Para Gaston Bachelard, la alquimia fundamental de las plantas, y la alquimia superior de la poesía se fertilizan e imbrican en el ánima del hombre. Destaca como una verdad del ánima un dístico alquimista que dice: “Ven y ruega conmigo, hermana mía, / Para encontrar la vegetal permanencia”. El ánima sería el principio de la ensoñación del ser (donde el hombre es un ser por imaginar), de un ser que aspira a la tranquilidad, el reposo y la continuidad. Jung definió al ánima como “arquetipo de la vida”.

Bachelard pregunta, al hablar del ánima: “si en nosotros no existiera un ser femenino, ¿cómo descansaríamos?” De ahí que inscriba todos nuestros ensueños, especialmente los poéticos, bajo el signo del ánima. “El ánima, principio de nuestro reposo, es la naturaleza que se basta a sí misma”.

El ánima (yin) no es la contraparte especular, simétrica, del ánimus (yang). Posee una primacía fundamental, fundacional. El ánima “se profundiza y reina descendiendo hacia la gruta del ser. Descendiendo, descendiendo siempre se descubre la ontología de los valores del ánima”.******* Son obvias las resonancias de estas ideas sobre el ánima, con la teoría de Robert Graves de que la poesía está ligada esencialmente al culto de la Diosa Blanca neolítica (de la cual las musas no son sino personificaciones posteriores) y al lenguaje mágico utilizado en sus rituales, que muchas veces hace referencia a los calendarios de árboles sagrados.

De ahí que tome un especial sentido en esta indagación el mito de Pan y Syrinx (Siringa). Pan, el dios de la naturaleza salvaje, se enamora de la ninfa Syrinx. Ella huye espantada, pero acorralada por aquel, pide ayuda a sus hermanas las ninfas de los ríos, quienes la transforman en un cañaveral. Pan alcanza a abrazar las cañas mecidas por el viento, y el sonido que estas producían le agradó de tal manera que construyó con las cañas la flauta siringa o “flauta de Pan”.


En las imágenes de este mito podemos ver como la poderosa y avasallante fuerza vital de la naturaleza se conecta por obra del amor, con los aspectos más vegetales, fértiles y germinativos del ánima en reposo, de la cual brota fecunda la poiesis artística, el “arte de las musas” (música), único camino para trasmutar el destino, abriéndolo a sus posibilidades más hermosas y sorprendentes.


Syrinx, para flauta sola. Claude Debussy. Imágenes de Ryan Larkin.

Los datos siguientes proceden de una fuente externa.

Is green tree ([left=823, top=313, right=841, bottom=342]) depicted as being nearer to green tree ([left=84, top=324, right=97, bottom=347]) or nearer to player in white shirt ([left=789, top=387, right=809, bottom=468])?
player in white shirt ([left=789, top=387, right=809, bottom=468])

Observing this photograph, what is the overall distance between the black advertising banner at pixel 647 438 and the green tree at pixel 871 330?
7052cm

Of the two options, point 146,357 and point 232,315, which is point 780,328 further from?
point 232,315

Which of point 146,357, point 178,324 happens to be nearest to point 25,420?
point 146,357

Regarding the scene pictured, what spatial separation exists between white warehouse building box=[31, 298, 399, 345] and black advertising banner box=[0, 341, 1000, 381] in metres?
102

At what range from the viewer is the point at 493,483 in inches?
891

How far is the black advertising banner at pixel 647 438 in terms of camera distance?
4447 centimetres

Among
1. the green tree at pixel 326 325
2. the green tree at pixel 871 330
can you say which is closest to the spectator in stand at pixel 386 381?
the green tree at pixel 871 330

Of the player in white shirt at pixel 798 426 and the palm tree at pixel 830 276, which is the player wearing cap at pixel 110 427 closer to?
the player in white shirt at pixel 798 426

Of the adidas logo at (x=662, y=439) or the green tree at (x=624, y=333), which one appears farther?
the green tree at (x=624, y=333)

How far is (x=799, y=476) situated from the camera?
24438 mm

También una artista del Zhan Zhuang es musical a su manera: como una cuerda tendida y afinada entre el Cielo y la Tierra, corda que vibra por resonancia con la música de las esferas, cuyas notas armoniosas descienden a lo profundo de la gruta del reposo ser y se elevan desde ahí en busca del infinito recóndito.


Roberto Chacón

(Continuará…)

Notas:
*El chamanismo se caracteriza por específicas técnicas de éxtasis (trance) que permiten al chamán -como mediador que es- viajar y comunicarse con espíritus de la naturaleza, almas de difuntos, demonios y “señores del mundo”. Ver al respecto El chamanismo y las técnicas arcaicas del éxtasis, de Mircea Eliade.

**Un desarrollo mito-ficcional del animismo arbóreo son los Ents de J. R. R. Tolkien, los “pastores de árboles” que habitan la Tierra del Medio.

***Hoy día sabemos que el primer impedimento para la exploración espacial, que supone largos viajes, es nuestro diseño gravitatorio, que se descompensa alarmantemente en condiciones de gravedad cero.

****Cursivas nuestras. El elemento “homo” es sólo la parte inferior del ideograma ren: “hombre”.

*****Ver especialmente el Capítulo 9: “Ciclos de la vida”. Lam Kam Chuen recomienda la práctica del Zhan Zhuang desde la niñez hasta la ancianidad. El Zhan Zhuang constituye un “camino”.



*******Todas las citas de Bachelard están tomadas de su libro La poética de la ensoñación. Capítulo: “Ensoñaciones sobre la ensoñación. Animus-anima.